Although not elaborated on in this article, while in normal mode, it is one of the most permissive borrowing services in terms of leverage. It is possible for a user to achieve a maximum leverage ratio of 11 times, where the user sells borrowed LUSD on the market for ETH and uses the latter to top up the collateral of his / her Trove. This allows the users to draw and sell more LUSD, and by repeating the process reach the desired leverage ratio.
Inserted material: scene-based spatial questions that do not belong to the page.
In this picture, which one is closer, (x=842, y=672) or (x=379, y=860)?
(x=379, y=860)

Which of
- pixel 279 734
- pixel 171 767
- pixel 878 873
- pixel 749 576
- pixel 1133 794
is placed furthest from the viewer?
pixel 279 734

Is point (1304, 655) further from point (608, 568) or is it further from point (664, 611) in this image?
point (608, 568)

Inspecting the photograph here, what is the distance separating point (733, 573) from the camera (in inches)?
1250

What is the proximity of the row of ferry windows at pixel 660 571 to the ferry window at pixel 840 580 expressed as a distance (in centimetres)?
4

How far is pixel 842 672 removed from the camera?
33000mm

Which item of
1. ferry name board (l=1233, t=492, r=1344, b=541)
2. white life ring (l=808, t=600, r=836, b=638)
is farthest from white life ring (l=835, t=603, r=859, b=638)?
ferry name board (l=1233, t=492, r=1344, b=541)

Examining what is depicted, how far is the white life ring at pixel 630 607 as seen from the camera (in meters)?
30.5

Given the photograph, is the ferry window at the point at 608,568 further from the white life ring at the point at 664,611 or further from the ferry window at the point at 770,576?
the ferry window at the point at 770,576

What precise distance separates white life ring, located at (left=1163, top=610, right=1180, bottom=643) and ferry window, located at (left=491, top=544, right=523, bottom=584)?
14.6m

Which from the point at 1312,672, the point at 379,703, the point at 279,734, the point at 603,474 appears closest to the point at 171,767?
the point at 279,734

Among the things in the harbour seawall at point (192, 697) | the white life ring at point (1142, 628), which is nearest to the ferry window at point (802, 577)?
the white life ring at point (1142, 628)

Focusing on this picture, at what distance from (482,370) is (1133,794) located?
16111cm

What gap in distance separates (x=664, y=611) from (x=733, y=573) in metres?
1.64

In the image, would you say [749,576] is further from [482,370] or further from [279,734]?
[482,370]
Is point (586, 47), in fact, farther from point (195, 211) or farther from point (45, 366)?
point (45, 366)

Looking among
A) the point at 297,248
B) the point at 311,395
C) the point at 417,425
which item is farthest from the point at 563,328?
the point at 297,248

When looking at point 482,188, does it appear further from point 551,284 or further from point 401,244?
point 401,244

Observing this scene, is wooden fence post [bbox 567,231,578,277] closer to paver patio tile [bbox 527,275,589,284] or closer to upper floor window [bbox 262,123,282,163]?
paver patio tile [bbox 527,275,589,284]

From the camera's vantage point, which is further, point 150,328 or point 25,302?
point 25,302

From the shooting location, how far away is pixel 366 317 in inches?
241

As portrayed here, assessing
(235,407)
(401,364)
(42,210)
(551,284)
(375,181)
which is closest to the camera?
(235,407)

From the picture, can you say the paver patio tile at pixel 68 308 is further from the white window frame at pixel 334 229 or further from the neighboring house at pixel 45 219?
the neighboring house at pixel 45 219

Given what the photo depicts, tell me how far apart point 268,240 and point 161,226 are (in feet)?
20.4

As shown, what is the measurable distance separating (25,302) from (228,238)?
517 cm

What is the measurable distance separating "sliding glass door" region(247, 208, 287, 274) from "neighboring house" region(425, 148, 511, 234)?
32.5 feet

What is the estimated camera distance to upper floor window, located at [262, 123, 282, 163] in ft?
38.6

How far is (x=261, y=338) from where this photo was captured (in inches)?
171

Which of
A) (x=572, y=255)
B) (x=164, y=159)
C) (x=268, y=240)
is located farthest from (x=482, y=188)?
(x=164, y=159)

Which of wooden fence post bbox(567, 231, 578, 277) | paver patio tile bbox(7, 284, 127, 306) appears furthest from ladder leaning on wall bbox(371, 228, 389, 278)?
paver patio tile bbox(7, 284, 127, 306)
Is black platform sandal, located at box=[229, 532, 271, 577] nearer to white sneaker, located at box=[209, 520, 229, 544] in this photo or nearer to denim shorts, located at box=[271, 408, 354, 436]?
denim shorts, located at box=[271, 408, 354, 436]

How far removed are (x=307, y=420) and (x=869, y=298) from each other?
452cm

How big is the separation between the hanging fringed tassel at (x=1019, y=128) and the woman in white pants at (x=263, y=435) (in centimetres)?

Of course, I would not recommend this strategy given that the risk of liquidation is extremely high. [ click here for more information on leverage ]
The team behind Liquity is also working hard to bring LUSD onto layer 2s, recently announcing that Celer’s Cbridge now supports bridging of LUSD between Optimism and Ethereum. The Liquity treasury has also been whitelisted on Curve with the aim of of boosting participation in the governance of Liquity.
Even though it remains a lesser known protocol, Liquity as a service has proven to be resilient and has shown that it is able to weather times of great market uncertainty.